1. Nonlinear modelling of high-frequency transistors and components. Model
implementation techniques into CAD tools for Hybrid and Microwave Integrated
Circuits
2. Electro-thermal modelling of compound semiconductor electron
devices (GaAs, GaN)
3. Experimental characterization and measurement techniques of
electron devices and circuits for telecommunications
4. Power Amplifier design for radio-communications
Nonlinear modelling of high-frequency transistors and model
implementation techniques into CAD tools for Microwave Integrated
Circuits
The development of empirical nonlinear transistor models is made
particularly difficult by the simultaneous presence of nonlinearity
and dynamics. This research activity deals with the definition of
nonlinear models of microwave transistors, which take into account
the complex dynamic behaviour observed at increasing fundamental
frequencies of operation (including non-quasi-static effects).
These models have to be easily identified on the basis of
multi-bias measurements both under static and dynamic regime. They
also should be numerically efficient, enabling faster circuit
design procedures.
Electro-thermal modelling of compound semiconductor electron
devices (GaAs, GaN)
Accurate electro-thermal models of high-frequency transistors
(MESFETs, HFETs, PHEMTs), are typically needed in order to obtain
reliable predictions of the behaviour of power amplifiers for
telecommunication systems. In particular, dispersive phenomena due
to thermal effects and charge trappings taking place in Field
Effect Transistors have to be taken into account. These dispersive
phenomena cause important deviations of dynamic drain current
characteristics with respect to static measurements. Since these
deviations are dramatically bias-dependent, the definition of a
definitive solution to the modelling has not yet been given by
researchers.
Experimental characterization and measurement techniques of
electron devices and circuits for telecommunications
Experimental characterization of electron devices and circuits
represents a fundamental step both for extracting electrical
component models and for verifying their operating features. This
research activity deals with the development of experimental
measurement setups for the characterization of thermal dynamics and
other phenomena showing a similarly “slow” dynamics, due to charge
trappings at the inter-layer interfaces of field effect
transistors. To this aim, both sinusoidal and pulsed excitations
are taken into account as possible valuable solutions. The research
activity also deals with the definition of thermal
resistance/impedance identification procedures.
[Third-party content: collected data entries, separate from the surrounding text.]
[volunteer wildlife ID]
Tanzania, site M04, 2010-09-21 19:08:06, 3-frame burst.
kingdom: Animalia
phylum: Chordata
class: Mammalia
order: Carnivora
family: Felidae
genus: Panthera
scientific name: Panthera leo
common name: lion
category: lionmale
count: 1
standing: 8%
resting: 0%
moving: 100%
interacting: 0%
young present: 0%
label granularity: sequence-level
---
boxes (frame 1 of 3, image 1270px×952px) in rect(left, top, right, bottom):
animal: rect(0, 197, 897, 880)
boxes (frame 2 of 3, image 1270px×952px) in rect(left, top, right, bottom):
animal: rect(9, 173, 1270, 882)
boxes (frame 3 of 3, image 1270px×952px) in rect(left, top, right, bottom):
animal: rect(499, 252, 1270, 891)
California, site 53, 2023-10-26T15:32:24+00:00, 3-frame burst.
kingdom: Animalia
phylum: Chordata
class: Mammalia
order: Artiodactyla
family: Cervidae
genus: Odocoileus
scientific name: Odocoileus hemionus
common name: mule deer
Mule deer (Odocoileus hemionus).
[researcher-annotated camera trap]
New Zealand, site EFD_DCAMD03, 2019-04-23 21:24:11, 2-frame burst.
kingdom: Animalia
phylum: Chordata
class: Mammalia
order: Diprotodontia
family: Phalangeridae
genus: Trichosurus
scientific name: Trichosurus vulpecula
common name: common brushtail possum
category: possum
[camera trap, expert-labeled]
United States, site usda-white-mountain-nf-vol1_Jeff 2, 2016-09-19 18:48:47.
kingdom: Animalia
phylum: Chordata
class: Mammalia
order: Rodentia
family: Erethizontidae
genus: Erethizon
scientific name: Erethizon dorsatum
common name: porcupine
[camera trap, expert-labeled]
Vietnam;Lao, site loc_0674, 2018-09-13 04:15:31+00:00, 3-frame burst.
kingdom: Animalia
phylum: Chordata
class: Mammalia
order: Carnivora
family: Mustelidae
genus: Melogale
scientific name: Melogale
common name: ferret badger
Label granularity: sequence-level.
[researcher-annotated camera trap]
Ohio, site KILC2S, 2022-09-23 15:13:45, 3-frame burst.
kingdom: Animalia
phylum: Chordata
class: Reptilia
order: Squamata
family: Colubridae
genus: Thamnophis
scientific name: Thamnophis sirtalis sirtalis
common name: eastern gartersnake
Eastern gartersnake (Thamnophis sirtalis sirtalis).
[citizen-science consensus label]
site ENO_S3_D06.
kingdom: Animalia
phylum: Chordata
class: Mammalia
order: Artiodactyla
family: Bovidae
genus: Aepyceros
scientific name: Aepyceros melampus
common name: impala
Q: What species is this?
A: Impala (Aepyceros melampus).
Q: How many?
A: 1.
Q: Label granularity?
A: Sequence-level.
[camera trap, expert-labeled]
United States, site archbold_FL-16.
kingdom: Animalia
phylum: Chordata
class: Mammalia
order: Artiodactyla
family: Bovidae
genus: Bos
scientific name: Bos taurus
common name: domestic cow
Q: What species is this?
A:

Power Amplifier design for radio-communications
This research activity is aimed at the development of design
methodologies for power amplifiers to be used for
radio-communications. Important trade-off are taken into account
between the need for high energetic efficiency and low-distortion
constraints. On the basis of accurate nonlinear device models, near
optimal source and load terminations are sought for with the goal
of achieving maximum output power with assigned constraints in
terms of inter-modulation distortion, power gain and parametric
sensitivity. In this framework, the numerical efficiency of the
design procedure implemented into the CAD program also plays an
important role.